I can only guess that writing a blog post can’t hurt, if it does anything to help. The problem is that I always write about what’s on my mind. That’s the authenticity of blogging night. And if I write about what’s on my mind, this channel is going to be all me, all the time, because that’s what depression is. School’s out. The days are long. I think a lot. And it’s always about depression. I don’t know that I’ve come across anything published online by someone written while battling this illness. There are plenty of survivors who over hopeful tips, but I imagine, like me, during the darkness, who wants to do anything, much less write about it on the internet. Unfortunately, tonight that’s what’s on my mind.
School let out at a half day on Friday, a welcomed gift to most teachers. I, however, didn’t know how I would use up the extra time. I eventually landed at the beach. It was one moment that, for me, defined depression. If I wanted to explain what depression was like to someone who hadn’t experienced it before, I’d use my experiences – like this one, at Fort Monroe beach after school let out, to the spot I would have typically called my favorite place.
Depression is sunbathing at the beach, being aware of the way the skin warms even as the insides chill when subjected to prolonged cerebral conversation. It’s hearing nearby children laughing while building a sand castle then reciting the pledge of allegiance that they’d probably just learned in school, now out for the summer, and it’s finding all of that is somehow absurd. All the while, you tell yourself that that is normal, combating those negative thoughts, simultaneously only reminding yourself you’re still not normal.

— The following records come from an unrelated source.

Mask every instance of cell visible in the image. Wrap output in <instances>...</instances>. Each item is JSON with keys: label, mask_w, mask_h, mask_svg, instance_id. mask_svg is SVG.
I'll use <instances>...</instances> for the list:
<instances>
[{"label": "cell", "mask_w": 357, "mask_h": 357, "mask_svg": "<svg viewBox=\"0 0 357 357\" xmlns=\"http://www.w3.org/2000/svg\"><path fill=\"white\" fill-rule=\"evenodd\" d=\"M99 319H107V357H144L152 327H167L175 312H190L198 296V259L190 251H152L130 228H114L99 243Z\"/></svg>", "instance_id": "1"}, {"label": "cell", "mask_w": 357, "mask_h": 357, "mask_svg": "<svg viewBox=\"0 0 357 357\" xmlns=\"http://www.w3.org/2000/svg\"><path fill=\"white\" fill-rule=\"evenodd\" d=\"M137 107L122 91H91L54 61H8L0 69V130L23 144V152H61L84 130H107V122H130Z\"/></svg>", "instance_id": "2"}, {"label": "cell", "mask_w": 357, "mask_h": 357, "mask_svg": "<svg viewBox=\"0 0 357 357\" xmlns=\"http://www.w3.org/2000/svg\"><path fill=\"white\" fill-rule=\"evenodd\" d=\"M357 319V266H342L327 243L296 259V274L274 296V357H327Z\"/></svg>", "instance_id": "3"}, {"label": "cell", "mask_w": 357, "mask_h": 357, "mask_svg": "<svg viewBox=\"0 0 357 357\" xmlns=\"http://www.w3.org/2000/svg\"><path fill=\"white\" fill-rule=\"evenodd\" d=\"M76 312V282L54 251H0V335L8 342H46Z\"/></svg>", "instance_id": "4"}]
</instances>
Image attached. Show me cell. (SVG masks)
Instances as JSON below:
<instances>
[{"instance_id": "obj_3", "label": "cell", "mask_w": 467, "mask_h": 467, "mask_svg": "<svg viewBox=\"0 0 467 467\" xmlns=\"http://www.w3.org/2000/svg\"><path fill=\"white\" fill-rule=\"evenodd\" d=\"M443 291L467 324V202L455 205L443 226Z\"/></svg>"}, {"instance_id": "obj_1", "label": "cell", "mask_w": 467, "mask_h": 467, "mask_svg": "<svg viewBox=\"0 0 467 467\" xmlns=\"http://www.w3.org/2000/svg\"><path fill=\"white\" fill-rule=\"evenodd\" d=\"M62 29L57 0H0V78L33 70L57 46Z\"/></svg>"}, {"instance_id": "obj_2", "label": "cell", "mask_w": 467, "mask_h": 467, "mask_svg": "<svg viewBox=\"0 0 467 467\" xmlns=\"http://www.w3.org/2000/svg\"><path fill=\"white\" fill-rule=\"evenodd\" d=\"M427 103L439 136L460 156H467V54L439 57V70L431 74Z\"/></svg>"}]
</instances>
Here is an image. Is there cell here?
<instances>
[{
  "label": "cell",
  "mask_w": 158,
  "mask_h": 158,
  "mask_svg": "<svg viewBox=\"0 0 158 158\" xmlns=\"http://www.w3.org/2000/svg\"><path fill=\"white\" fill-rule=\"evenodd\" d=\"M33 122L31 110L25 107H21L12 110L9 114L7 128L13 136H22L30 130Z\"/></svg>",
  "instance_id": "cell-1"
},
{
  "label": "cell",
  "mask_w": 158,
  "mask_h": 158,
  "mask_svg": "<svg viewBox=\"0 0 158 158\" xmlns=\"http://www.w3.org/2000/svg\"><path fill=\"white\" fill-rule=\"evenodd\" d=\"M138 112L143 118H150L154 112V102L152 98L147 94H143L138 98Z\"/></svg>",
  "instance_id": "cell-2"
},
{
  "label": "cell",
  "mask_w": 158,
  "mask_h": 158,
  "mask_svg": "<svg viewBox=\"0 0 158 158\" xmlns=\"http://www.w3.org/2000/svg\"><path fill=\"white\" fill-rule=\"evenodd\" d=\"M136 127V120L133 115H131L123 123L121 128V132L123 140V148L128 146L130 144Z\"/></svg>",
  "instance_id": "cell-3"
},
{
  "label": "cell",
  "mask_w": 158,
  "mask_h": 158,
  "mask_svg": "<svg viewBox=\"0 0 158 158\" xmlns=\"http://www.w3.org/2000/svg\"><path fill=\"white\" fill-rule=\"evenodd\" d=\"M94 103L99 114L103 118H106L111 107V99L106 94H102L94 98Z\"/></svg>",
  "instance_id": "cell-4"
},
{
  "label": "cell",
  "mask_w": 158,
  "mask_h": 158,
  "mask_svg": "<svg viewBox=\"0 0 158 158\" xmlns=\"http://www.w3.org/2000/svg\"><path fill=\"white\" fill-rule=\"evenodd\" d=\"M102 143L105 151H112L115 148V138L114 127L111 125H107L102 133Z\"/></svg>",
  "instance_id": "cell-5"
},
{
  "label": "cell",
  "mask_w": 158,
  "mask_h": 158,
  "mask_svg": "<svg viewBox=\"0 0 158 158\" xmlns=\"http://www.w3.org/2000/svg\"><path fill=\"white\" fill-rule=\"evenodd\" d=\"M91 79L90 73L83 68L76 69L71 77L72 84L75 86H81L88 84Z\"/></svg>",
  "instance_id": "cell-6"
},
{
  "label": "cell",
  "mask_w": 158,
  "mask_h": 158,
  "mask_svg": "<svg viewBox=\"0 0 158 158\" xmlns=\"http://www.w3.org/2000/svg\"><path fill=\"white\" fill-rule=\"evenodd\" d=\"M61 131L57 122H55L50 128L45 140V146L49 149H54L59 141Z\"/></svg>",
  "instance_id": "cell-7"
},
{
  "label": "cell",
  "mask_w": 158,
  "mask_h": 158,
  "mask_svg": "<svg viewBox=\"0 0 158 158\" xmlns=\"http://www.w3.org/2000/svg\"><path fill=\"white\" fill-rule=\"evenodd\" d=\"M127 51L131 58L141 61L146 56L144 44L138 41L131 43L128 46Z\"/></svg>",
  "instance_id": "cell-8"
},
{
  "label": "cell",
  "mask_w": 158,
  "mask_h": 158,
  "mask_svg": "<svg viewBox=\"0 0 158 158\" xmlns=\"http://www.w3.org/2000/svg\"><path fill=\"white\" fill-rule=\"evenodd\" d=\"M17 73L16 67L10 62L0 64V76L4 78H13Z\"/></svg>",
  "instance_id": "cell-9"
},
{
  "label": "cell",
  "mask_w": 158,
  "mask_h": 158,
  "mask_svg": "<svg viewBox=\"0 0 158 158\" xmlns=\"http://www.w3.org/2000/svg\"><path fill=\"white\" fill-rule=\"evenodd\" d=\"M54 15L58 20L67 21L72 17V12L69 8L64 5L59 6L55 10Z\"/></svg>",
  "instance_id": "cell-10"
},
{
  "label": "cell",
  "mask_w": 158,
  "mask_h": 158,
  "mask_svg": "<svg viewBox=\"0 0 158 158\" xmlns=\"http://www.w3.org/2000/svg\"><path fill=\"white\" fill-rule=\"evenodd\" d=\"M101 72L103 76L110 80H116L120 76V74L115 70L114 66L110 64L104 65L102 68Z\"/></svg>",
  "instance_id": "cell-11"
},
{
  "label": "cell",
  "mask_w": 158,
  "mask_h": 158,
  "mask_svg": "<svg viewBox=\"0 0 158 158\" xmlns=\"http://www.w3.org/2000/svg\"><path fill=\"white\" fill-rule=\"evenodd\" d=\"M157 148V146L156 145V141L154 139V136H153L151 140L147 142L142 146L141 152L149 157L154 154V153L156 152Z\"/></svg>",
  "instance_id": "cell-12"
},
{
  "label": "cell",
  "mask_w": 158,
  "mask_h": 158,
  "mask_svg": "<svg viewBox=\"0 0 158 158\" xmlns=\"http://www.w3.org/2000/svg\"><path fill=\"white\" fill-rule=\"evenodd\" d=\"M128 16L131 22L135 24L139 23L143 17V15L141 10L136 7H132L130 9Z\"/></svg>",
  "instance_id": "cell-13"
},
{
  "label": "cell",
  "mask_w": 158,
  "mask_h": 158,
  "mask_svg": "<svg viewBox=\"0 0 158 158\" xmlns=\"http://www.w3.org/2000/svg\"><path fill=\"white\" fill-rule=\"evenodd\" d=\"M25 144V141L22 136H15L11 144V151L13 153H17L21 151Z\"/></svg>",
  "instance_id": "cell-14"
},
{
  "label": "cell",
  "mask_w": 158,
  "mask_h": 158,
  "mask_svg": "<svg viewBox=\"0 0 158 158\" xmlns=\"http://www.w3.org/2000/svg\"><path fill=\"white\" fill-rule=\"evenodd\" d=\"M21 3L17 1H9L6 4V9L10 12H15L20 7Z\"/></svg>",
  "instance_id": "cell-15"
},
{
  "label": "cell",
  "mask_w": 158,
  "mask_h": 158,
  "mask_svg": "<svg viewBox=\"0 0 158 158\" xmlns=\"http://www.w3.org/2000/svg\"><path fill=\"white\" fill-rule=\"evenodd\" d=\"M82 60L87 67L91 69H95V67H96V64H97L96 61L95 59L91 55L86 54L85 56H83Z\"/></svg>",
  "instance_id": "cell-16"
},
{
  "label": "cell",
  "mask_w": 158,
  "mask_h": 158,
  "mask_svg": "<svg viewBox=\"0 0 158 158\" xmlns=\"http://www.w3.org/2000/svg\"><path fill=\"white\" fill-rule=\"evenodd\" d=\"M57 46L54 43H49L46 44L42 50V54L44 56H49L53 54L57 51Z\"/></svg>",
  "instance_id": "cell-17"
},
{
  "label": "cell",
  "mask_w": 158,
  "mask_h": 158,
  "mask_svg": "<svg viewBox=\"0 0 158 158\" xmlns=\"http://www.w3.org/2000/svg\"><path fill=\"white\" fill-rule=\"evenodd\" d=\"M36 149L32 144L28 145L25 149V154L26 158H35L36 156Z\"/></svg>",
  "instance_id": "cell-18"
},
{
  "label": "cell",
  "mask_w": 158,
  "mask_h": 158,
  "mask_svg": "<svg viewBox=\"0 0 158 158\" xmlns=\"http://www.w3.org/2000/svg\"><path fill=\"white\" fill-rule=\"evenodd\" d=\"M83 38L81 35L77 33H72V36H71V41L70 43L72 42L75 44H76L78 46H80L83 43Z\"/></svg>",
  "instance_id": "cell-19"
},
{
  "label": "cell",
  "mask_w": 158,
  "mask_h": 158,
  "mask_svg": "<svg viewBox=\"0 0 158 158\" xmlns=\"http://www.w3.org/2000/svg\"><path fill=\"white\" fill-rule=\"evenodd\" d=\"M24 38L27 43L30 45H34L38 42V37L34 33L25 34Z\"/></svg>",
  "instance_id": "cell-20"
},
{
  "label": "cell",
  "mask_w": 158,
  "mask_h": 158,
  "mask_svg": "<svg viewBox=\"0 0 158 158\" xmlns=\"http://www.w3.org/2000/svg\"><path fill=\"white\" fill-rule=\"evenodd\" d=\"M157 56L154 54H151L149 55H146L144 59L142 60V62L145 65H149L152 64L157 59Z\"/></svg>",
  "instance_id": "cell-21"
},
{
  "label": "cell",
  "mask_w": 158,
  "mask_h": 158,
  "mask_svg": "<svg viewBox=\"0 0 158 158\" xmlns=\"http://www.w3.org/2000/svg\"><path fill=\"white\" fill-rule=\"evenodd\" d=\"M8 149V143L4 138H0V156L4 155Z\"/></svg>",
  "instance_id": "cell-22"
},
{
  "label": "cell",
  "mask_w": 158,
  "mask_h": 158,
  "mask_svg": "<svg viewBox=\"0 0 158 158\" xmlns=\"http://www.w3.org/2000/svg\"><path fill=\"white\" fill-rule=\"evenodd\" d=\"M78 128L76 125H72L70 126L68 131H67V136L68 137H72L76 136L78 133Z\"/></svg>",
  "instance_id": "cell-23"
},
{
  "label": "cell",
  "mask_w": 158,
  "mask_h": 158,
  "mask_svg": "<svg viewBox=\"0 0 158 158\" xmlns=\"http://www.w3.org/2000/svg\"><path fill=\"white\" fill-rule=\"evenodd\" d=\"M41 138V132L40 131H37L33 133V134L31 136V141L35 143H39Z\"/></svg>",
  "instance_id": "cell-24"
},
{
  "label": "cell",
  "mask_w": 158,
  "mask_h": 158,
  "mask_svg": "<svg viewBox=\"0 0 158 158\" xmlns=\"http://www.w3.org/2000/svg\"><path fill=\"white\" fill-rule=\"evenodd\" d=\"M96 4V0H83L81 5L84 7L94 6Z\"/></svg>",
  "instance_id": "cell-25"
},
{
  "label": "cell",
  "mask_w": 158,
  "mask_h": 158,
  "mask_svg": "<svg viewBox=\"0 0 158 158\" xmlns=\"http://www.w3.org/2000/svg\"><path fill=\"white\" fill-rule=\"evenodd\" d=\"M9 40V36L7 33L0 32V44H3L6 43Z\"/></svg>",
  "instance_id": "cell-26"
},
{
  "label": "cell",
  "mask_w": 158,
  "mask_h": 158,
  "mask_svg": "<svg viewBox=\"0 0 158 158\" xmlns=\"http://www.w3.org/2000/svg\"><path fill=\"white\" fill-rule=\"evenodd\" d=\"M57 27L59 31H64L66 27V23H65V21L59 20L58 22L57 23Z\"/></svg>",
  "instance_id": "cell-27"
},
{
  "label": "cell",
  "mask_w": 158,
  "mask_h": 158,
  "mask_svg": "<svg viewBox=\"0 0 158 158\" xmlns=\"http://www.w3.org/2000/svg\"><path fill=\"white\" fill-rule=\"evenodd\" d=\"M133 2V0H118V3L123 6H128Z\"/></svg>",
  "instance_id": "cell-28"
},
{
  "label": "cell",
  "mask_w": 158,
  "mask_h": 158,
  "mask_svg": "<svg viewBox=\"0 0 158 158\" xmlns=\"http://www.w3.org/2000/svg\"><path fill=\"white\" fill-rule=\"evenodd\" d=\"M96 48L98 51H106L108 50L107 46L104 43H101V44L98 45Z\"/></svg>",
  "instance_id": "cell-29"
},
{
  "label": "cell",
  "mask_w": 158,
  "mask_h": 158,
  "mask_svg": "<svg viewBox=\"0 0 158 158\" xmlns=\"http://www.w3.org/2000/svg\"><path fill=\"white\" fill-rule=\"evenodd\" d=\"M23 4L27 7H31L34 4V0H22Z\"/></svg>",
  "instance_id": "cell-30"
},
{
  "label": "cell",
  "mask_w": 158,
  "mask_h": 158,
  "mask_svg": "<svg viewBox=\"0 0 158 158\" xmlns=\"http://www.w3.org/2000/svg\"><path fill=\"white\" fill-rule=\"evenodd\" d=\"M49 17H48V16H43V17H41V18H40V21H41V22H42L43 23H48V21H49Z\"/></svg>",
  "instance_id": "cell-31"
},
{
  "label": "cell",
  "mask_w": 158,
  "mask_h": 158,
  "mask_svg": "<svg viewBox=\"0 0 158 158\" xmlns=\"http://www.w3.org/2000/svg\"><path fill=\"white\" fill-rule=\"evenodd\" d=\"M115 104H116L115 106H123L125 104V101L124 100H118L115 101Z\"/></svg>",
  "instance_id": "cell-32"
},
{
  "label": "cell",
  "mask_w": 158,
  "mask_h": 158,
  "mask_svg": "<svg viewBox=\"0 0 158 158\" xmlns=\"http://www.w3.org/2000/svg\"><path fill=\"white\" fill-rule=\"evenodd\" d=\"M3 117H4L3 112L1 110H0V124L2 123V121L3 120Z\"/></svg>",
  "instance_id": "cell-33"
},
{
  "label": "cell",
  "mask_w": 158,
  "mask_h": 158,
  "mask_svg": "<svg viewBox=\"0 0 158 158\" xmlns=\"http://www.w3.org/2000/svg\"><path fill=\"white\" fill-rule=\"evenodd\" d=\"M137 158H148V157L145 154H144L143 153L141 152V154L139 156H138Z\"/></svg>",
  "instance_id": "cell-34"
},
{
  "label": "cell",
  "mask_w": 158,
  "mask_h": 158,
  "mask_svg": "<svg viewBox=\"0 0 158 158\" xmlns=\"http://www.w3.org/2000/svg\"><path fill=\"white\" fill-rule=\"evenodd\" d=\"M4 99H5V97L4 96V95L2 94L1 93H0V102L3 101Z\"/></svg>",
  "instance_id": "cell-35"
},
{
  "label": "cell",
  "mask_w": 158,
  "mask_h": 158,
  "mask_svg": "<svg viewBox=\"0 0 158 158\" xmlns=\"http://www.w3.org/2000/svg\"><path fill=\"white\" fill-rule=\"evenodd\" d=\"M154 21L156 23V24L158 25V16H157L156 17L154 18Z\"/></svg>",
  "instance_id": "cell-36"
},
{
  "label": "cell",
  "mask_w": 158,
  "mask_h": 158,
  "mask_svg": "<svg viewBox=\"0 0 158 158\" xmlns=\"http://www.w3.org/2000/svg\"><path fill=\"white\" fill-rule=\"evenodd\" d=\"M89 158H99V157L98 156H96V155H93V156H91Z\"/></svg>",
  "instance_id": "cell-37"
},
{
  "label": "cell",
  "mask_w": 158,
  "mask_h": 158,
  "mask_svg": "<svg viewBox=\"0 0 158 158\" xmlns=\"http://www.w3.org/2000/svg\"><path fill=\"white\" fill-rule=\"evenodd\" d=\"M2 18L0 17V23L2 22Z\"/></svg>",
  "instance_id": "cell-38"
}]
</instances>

Depression is plotting to fill all the empty hours between rising and sleeping again, searching for tasks to occupy those waking moments at a functional level and for purpose and worth at a spiritual one. It’s doing those things even though you don’t feel like doing them because you secretly hope that doing them will bring you out of the darkness. It’s knowing that just because you can’t feel God’s presence doesn’t mean He’s not real – in reality, you don’t feel anything anyway.
Depression is failing to see a photograph worth taking, browsing through the camera roll to discover what used to be worth capturing in digital, and wondering if you’ll ever see beauty in the horizon again. And when you realize that, you force yourself to stop and snap a selfie, then frown at the image on your screen. Depression is watching family home videos and trying to remember what all that joy and inspiration once felt like. It’s questioning why, when you want it so badly, you can’t just be that person again.
Depression is clicking “Delete” on every piece of junk mail in the inbox, instantaneously resisting any possible temptation, unable to fathom how one could possibly need anything at all. More things would just require more to maintain and take care of and more locations and organizational systems to store them. The muchness and abundance of life overwhelms you.
For years, I found comfort perched on my front porch in this white wicker love seat. I long to feel that again. I don’t know if I’ll write again next week, but I gathered the gumption to try and contribute something to the online community that might be beneficial to another human being that’s out there Google-ing the same search terms as I am. I may have started this post inside, but I came out into the light when I realized what I was doing in avoiding the brighter mood. Shouldn’t that be another sign of progress?